Segundo a companhia, o alerta ocorreu no momento em que as barras de controle estavam sendo retiradas, etapa essencial para o ajuste da potência do reator. Diante do sinal de anomalia, a operação foi imediatamente suspensa como medida preventiva. A Tepco informou que tentou substituir componentes elétricos do painel responsável pelo controle das barras, mas o problema persistiu, o que levou à abertura de uma investigação técnica mais detalhada.

Em nota oficial, a empresa assegurou que a usina permanece em condições estáveis e que não houve qualquer liberação de material radioativo para o ambiente externo. A paralisação ocorreu apenas um dia depois de a central ter sido religada, após permanecer fechada por cerca de quinze anos. O complexo foi desativado em 2011, após o acidente na Central Nuclear de Fukushima, também operada pela Tepco, em decorrência de um forte terremoto seguido de tsunami.

A retomada do reator seis havia sido autorizada em dezembro do ano passado pela assembleia da província de Niigata, depois que o regulador nuclear japonês aprovou a reativação de dois dos sete reatores do complexo. Embora os reatores seis e sete tenham superado inspeções técnicas ainda em 2017, a central permaneceu inoperante por anos devido a falhas nos sistemas de segurança contra ataques terroristas.
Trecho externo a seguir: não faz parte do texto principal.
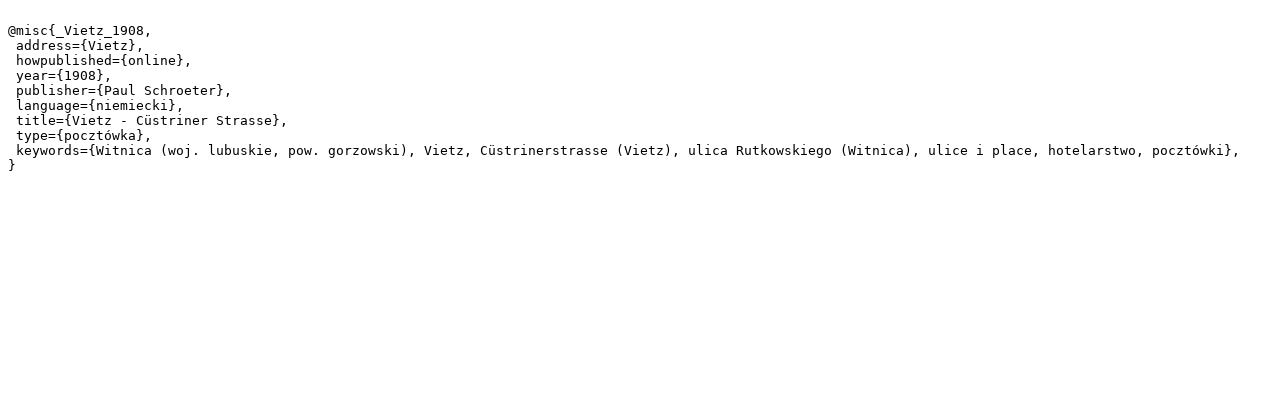

--- FILE ---
content_type: text/plain;charset=utf-8
request_url: https://dlibra.wimbp.gorzow.pl/dlibra/dlibra.bib?type=e&id=4601
body_size: 251
content:

@misc{_Vietz_1908,
 address={Vietz},
 howpublished={online},
 year={1908},
 publisher={Paul Schroeter},
 language={niemiecki},
 title={Vietz - Cüstriner Strasse},
 type={pocztówka},
 keywords={Witnica (woj. lubuskie, pow. gorzowski), Vietz, Cüstrinerstrasse (Vietz), ulica Rutkowskiego (Witnica), ulice i place, hotelarstwo, pocztówki},
}
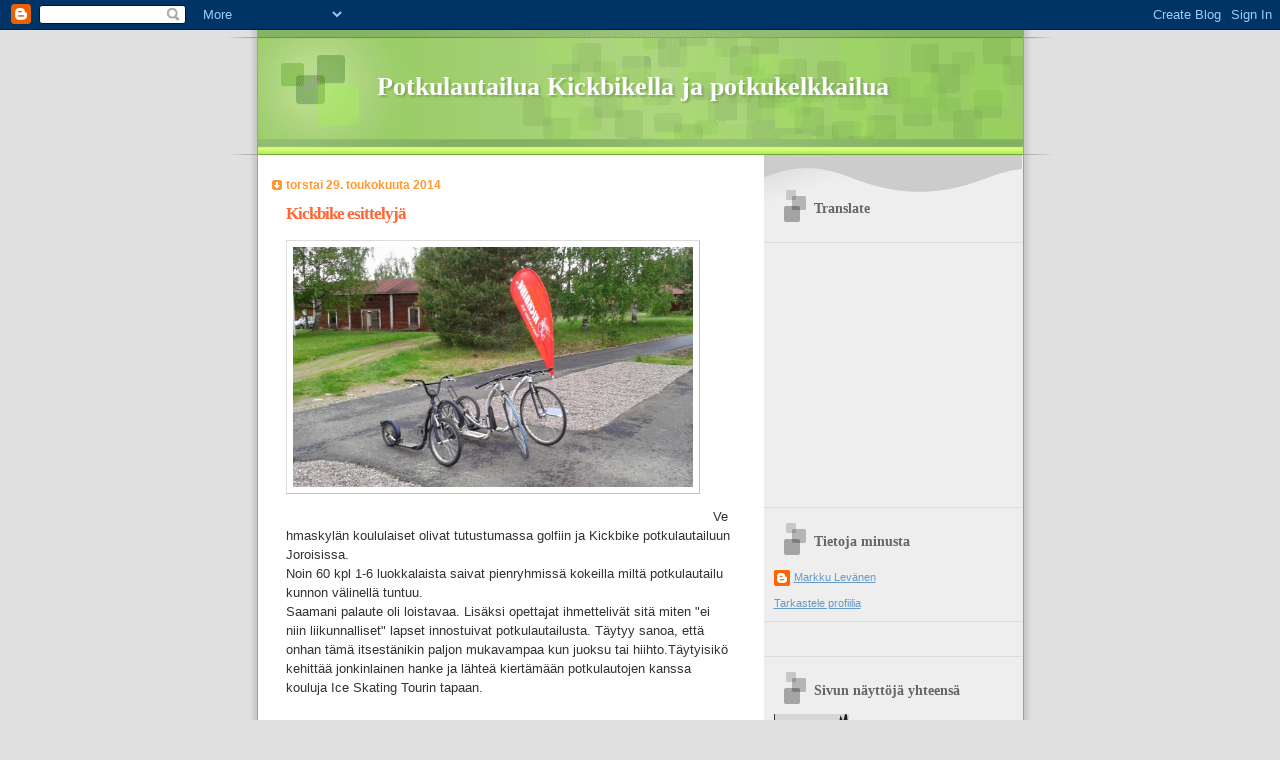

--- FILE ---
content_type: text/html; charset=UTF-8
request_url: https://potkulautailuakickbikellajapotkuke.blogspot.com/b/stats?style=BLACK_TRANSPARENT&timeRange=ALL_TIME&token=APq4FmBxcx57dxriJI6wKpYPC88Vpf3MsBWbymllwz132ggviueV31iNVJlR7r7fg3kLOUKFEuhuPUcOj6i7rS_NpDDA0aJrGQ
body_size: -99
content:
{"total":284823,"sparklineOptions":{"backgroundColor":{"fillOpacity":0.1,"fill":"#000000"},"series":[{"areaOpacity":0.3,"color":"#202020"}]},"sparklineData":[[0,2],[1,4],[2,4],[3,2],[4,4],[5,4],[6,3],[7,4],[8,3],[9,1],[10,3],[11,3],[12,6],[13,8],[14,10],[15,13],[16,23],[17,19],[18,14],[19,8],[20,13],[21,18],[22,8],[23,23],[24,27],[25,45],[26,86],[27,64],[28,100],[29,16]],"nextTickMs":3600000}

--- FILE ---
content_type: text/html; charset=utf-8
request_url: https://www.google.com/recaptcha/api2/aframe
body_size: 256
content:
<!DOCTYPE HTML><html><head><meta http-equiv="content-type" content="text/html; charset=UTF-8"></head><body><script nonce="kJzGfUqJhfzLtdhscu2o9A">/** Anti-fraud and anti-abuse applications only. See google.com/recaptcha */ try{var clients={'sodar':'https://pagead2.googlesyndication.com/pagead/sodar?'};window.addEventListener("message",function(a){try{if(a.source===window.parent){var b=JSON.parse(a.data);var c=clients[b['id']];if(c){var d=document.createElement('img');d.src=c+b['params']+'&rc='+(localStorage.getItem("rc::a")?sessionStorage.getItem("rc::b"):"");window.document.body.appendChild(d);sessionStorage.setItem("rc::e",parseInt(sessionStorage.getItem("rc::e")||0)+1);localStorage.setItem("rc::h",'1769084998819');}}}catch(b){}});window.parent.postMessage("_grecaptcha_ready", "*");}catch(b){}</script></body></html>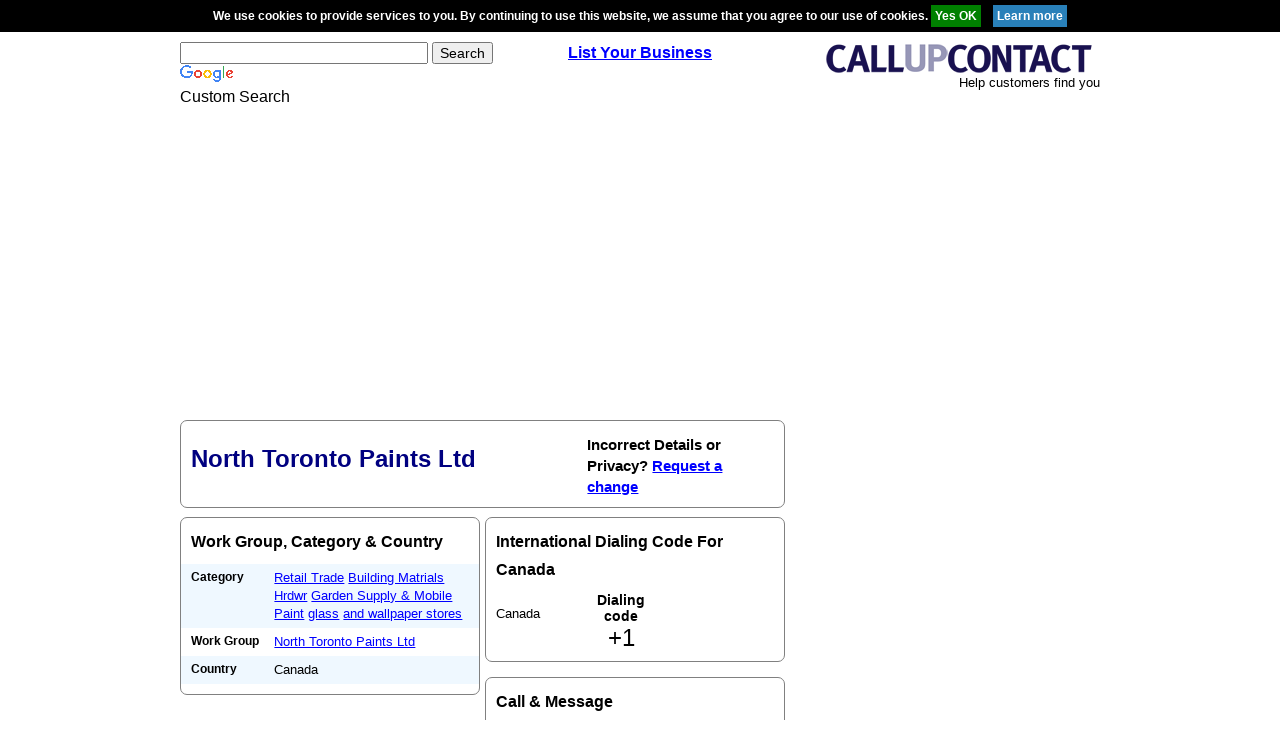

--- FILE ---
content_type: text/html; charset=utf-8
request_url: https://www.google.com/recaptcha/api2/aframe
body_size: 76
content:
<!DOCTYPE HTML><html><head><meta http-equiv="content-type" content="text/html; charset=UTF-8"></head><body><script nonce="UwF3LfYjfQ6VA3krKorgFg">/** Anti-fraud and anti-abuse applications only. See google.com/recaptcha */ try{var clients={'sodar':'https://pagead2.googlesyndication.com/pagead/sodar?'};window.addEventListener("message",function(a){try{if(a.source===window.parent){var b=JSON.parse(a.data);var c=clients[b['id']];if(c){var d=document.createElement('img');d.src=c+b['params']+'&rc='+(localStorage.getItem("rc::a")?sessionStorage.getItem("rc::b"):"");window.document.body.appendChild(d);sessionStorage.setItem("rc::e",parseInt(sessionStorage.getItem("rc::e")||0)+1);localStorage.setItem("rc::h",'1769142270423');}}}catch(b){}});window.parent.postMessage("_grecaptcha_ready", "*");}catch(b){}</script></body></html>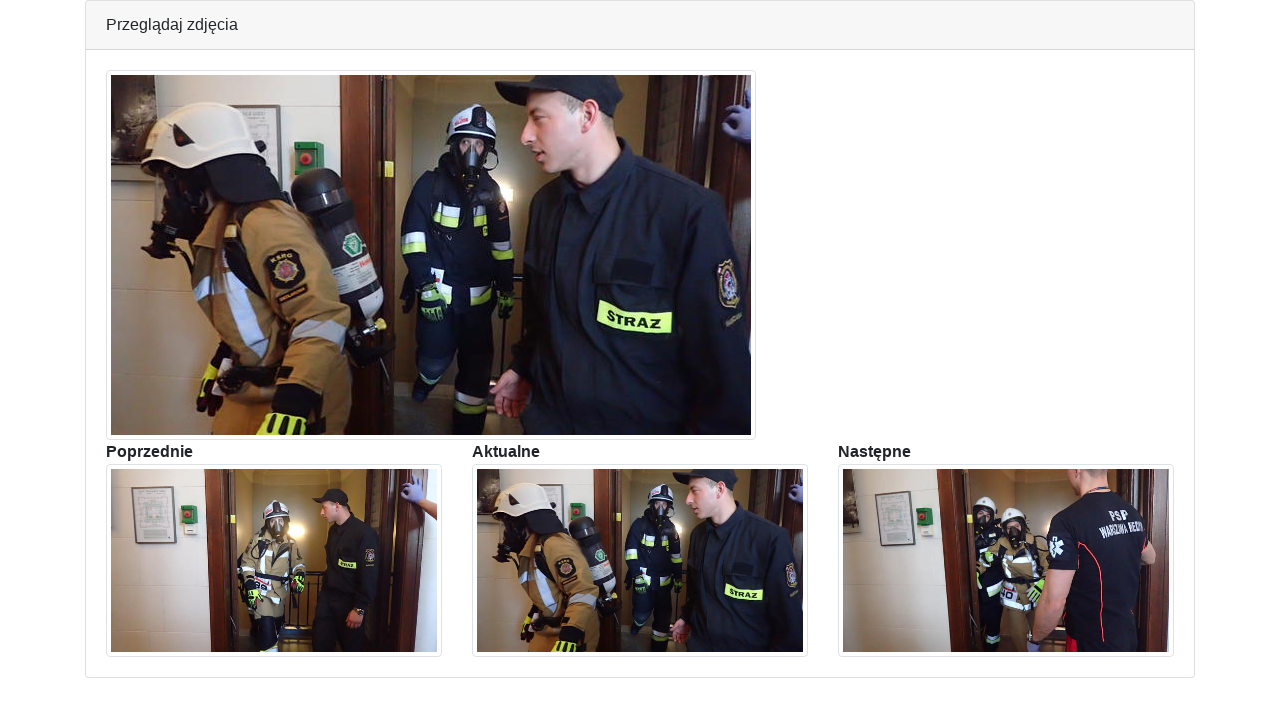

--- FILE ---
content_type: text/html
request_url: https://wyniki.datasport.pl/results2922/foto.php?foto=58
body_size: 920
content:
<html>
<head>
	<meta http-equiv="Content-Language" content="pl">
	<meta http-equiv="Content-Type" content="text/html; charset=windows-1250">
	<meta name="viewport" content="width=device-width, initial-scale=1">
	<title>III Mistrzostwa Polski Strażaków w Biegu po Schodach Datasport.pl</title>
	<link rel="stylesheet" href="https://stackpath.bootstrapcdn.com/bootstrap/4.3.1/css/bootstrap.min.css" integrity="sha384-ggOyR0iXCbMQv3Xipma34MD+dH/1fQ784/j6cY/iJTQUOhcWr7x9JvoRxT2MZw1T" crossorigin="anonymous">
	<script src="https://ajax.googleapis.com/ajax/libs/jquery/3.3.1/jquery.min.js"></script>
	<script src="https://cdnjs.cloudflare.com/ajax/libs/popper.js/1.14.7/umd/popper.min.js" integrity="sha384-UO2eT0CpHqdSJQ6hJty5KVphtPhzWj9WO1clHTMGa3JDZwrnQq4sF86dIHNDz0W1" crossorigin="anonymous"></script>
	<script src="https://stackpath.bootstrapcdn.com/bootstrap/4.3.1/js/bootstrap.min.js" integrity="sha384-JjSmVgyd0p3pXB1rRibZUAYoIIy6OrQ6VrjIEaFf/nJGzIxFDsf4x0xIM+B07jRM" crossorigin="anonymous"></script>
</head>
<body>

<div class='container'>
	<div class="card">
		<div class="card-header">
			Przeglądaj zdjęcia
		</div>
		<div class="card-body">
			<div class="row">
				<div class="col-12">
					<img src="kamera1/CAPTURE19-05-26@12`58`2600059.JPG" class="img-fluid img-thumbnail">
				</div>
			</div>
			<div class="row">
				<div class="col">
					<b>Poprzednie</b>
				</div>
				<div class="col">
					<b>Aktualne</b>
				</div>
				<div class="col">
					<b>Następne</b>
				</div>
			</div>
			<div class="row">
				<div class="col">
										<a href="foto.php?foto=57">
						<img src="kamera1/CAPTURE19-05-26@12`58`2400058.JPG" class="img-fluid img-thumbnail">
					</a>
									</div>
				<div class="col">
										<img src="kamera1/CAPTURE19-05-26@12`58`2600059.JPG" class="img-fluid img-thumbnail">
									</div>
				<div class="col">
										<a href="foto.php?foto=59">
						<img src="kamera1/CAPTURE19-05-26@13`00`1200060.JPG" class="img-fluid img-thumbnail">
					</a>
									</div>
			</div>
		</div>
	</div>
</div>

<script defer src="https://static.cloudflareinsights.com/beacon.min.js/vcd15cbe7772f49c399c6a5babf22c1241717689176015" integrity="sha512-ZpsOmlRQV6y907TI0dKBHq9Md29nnaEIPlkf84rnaERnq6zvWvPUqr2ft8M1aS28oN72PdrCzSjY4U6VaAw1EQ==" data-cf-beacon='{"version":"2024.11.0","token":"27ae4e6ffa7841ee8a8be82f5c03d79d","server_timing":{"name":{"cfCacheStatus":true,"cfEdge":true,"cfExtPri":true,"cfL4":true,"cfOrigin":true,"cfSpeedBrain":true},"location_startswith":null}}' crossorigin="anonymous"></script>
</body>
</html>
As medidas corretivas foram finalmente aprovadas no fim de 2023, permitindo o avanço dos procedimentos para o retorno das operações. Com capacidade superior a oito mil megawatts, Kashiwazaki-Kariwa é estratégica para o abastecimento elétrico do país e integra a política do governo japonês de ampliar o uso da energia nuclear para reduzir emissões e reforçar a segurança energética nacional.